▶ Task description
The output must be the data, printed exactly as written.

--- START ---

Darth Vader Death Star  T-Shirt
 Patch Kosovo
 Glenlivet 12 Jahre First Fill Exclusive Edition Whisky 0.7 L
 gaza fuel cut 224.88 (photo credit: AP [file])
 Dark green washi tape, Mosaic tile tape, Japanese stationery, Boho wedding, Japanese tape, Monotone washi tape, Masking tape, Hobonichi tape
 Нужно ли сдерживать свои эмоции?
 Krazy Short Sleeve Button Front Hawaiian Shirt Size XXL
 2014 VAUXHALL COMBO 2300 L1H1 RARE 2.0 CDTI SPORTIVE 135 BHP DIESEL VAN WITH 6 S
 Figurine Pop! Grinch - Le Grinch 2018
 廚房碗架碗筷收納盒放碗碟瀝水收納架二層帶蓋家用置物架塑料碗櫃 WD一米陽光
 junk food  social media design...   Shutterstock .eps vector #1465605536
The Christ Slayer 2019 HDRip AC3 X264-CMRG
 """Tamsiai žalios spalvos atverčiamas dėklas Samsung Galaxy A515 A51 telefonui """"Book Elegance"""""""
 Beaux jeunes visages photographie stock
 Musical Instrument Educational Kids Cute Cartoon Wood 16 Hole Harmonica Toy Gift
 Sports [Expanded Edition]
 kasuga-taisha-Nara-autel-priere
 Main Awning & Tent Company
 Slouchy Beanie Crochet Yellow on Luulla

--- END ---

▶ Answer to the problem
Darth Vader Death Star  T-Shirt
 Patch Kosovo
 Glenlivet 12 Jahre First Fill Exclusive Edition Whisky 0.7 L
 gaza fuel cut 224.88 (photo credit: AP [file])
 Dark green washi tape, Mosaic tile tape, Japanese stationery, Boho wedding, Japanese tape, Monotone washi tape, Masking tape, Hobonichi tape
 Нужно ли сдерживать свои эмоции?
 Krazy Short Sleeve Button Front Hawaiian Shirt Size XXL
 2014 VAUXHALL COMBO 2300 L1H1 RARE 2.0 CDTI SPORTIVE 135 BHP DIESEL VAN WITH 6 S
 Figurine Pop! Grinch - Le Grinch 2018
 廚房碗架碗筷收納盒放碗碟瀝水收納架二層帶蓋家用置物架塑料碗櫃 WD一米陽光
 junk food  social media design...   Shutterstock .eps vector #1465605536
The Christ Slayer 2019 HDRip AC3 X264-CMRG
 """Tamsiai žalios spalvos atverčiamas dėklas Samsung Galaxy A515 A51 telefonui """"Book Elegance"""""""
 Beaux jeunes visages photographie stock
 Musical Instrument Educational Kids Cute Cartoon Wood 16 Hole Harmonica Toy Gift
 Sports [Expanded Edition]
 kasuga-taisha-Nara-autel-priere
 Main Awning & Tent Company
 Slouchy Beanie Crochet Yellow on Luulla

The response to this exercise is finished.